* [WHAT TO DO] Give a verbatim copy of the data, leaving the pictures out.

* [INPUT DATA]

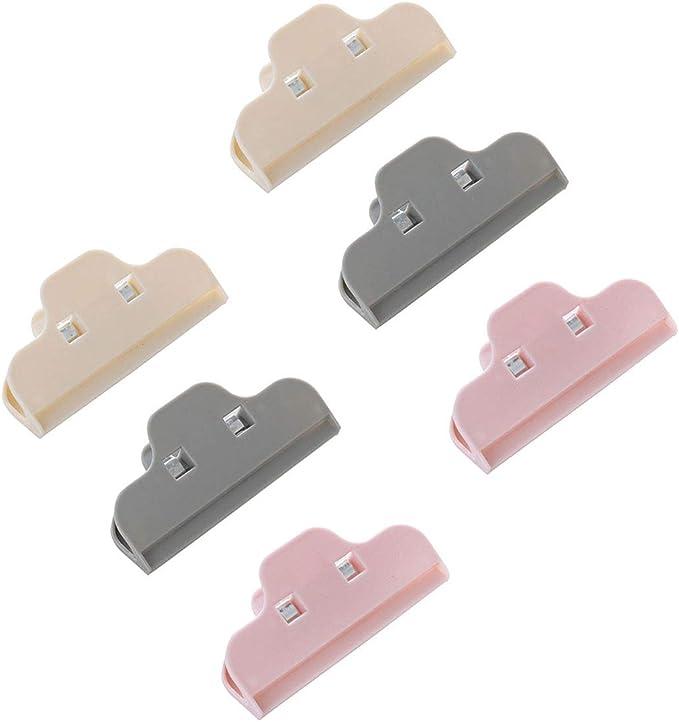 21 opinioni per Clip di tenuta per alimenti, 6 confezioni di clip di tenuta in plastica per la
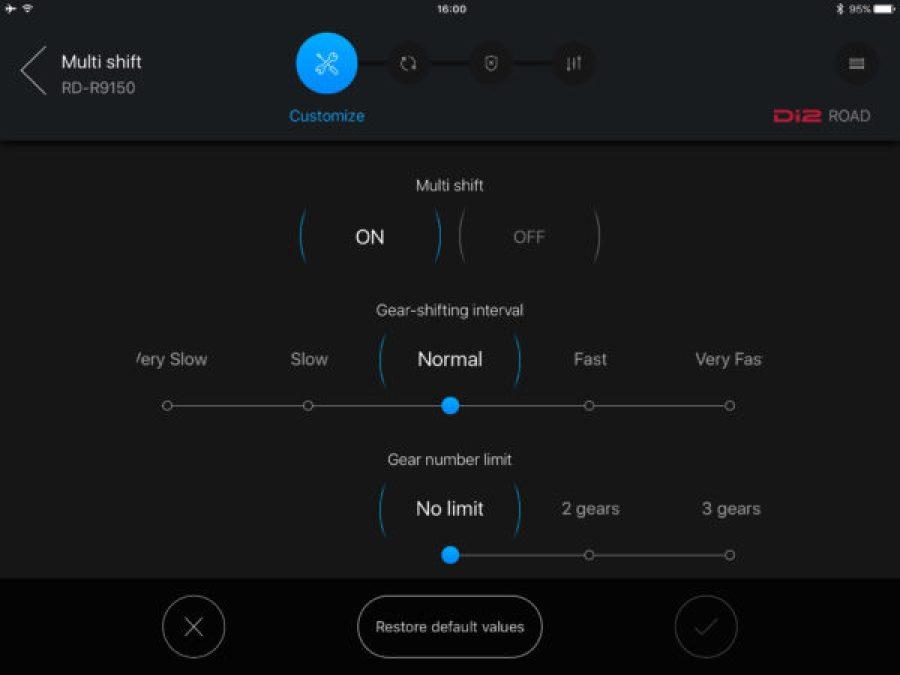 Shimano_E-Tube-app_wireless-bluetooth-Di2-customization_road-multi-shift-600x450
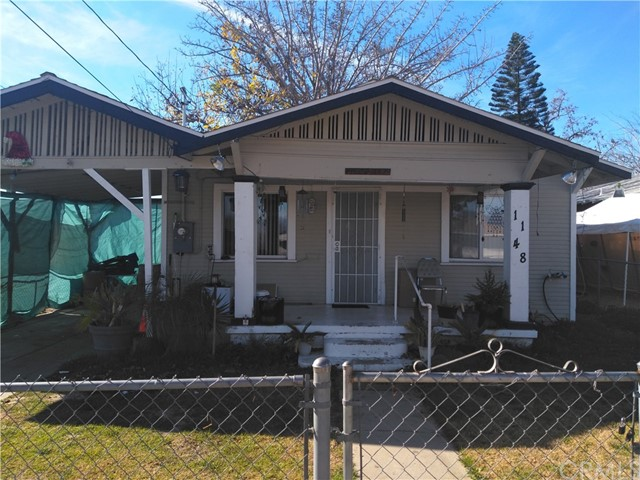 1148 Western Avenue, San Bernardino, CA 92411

* [ANSWER FOR THIS EXERCISE]
 21 opinioni per Clip di tenuta per alimenti, 6 confezioni di clip di tenuta in plastica per la
 Shimano_E-Tube-app_wireless-bluetooth-Di2-customization_road-multi-shift-600x450
 1148 Western Avenue, San Bernardino, CA 92411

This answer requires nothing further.